» **PROBLEM**
Nothing but the lines from the one with "In this photograph, which" to the final line should be returned, each exactly as it appears.
- - - -
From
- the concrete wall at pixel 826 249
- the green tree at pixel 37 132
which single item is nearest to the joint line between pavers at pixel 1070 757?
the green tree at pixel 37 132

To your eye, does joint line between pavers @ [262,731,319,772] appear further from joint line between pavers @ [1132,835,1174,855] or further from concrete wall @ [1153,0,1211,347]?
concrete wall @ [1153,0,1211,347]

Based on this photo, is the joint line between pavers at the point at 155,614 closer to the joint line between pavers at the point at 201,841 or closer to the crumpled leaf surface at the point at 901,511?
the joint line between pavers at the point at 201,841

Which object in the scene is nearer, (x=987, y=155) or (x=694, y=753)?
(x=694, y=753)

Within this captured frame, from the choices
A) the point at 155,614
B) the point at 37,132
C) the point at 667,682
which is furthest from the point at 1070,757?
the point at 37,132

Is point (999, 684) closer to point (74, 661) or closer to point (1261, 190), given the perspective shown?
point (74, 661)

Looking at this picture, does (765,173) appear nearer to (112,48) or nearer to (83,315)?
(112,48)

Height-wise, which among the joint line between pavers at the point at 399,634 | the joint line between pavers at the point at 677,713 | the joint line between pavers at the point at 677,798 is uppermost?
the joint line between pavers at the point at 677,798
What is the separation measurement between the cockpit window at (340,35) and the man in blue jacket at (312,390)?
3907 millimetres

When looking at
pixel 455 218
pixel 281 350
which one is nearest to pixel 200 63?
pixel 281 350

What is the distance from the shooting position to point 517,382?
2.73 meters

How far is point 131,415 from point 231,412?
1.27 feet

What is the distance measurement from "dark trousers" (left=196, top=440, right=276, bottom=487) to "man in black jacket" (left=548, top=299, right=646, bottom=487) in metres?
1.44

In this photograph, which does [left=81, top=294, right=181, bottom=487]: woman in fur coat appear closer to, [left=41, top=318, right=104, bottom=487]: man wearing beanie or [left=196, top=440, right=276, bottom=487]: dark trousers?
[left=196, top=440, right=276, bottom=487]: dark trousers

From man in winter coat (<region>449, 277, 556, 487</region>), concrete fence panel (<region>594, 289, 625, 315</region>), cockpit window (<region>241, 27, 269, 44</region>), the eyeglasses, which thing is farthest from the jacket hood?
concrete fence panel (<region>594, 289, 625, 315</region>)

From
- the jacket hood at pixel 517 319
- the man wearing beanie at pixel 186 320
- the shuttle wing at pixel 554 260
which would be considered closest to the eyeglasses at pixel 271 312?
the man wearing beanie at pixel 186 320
- - - -
» **RESULT**
In this photograph, which does [left=81, top=294, right=181, bottom=487]: woman in fur coat appear closer to, [left=41, top=318, right=104, bottom=487]: man wearing beanie or [left=196, top=440, right=276, bottom=487]: dark trousers?
[left=196, top=440, right=276, bottom=487]: dark trousers

From man in winter coat (<region>449, 277, 556, 487</region>), concrete fence panel (<region>594, 289, 625, 315</region>), cockpit window (<region>241, 27, 269, 44</region>), the eyeglasses, which thing is farthest from the jacket hood?
concrete fence panel (<region>594, 289, 625, 315</region>)

From
- the jacket hood at pixel 517 319
- the man wearing beanie at pixel 186 320
- the shuttle wing at pixel 554 260
which would be considered closest to the eyeglasses at pixel 271 312?
the man wearing beanie at pixel 186 320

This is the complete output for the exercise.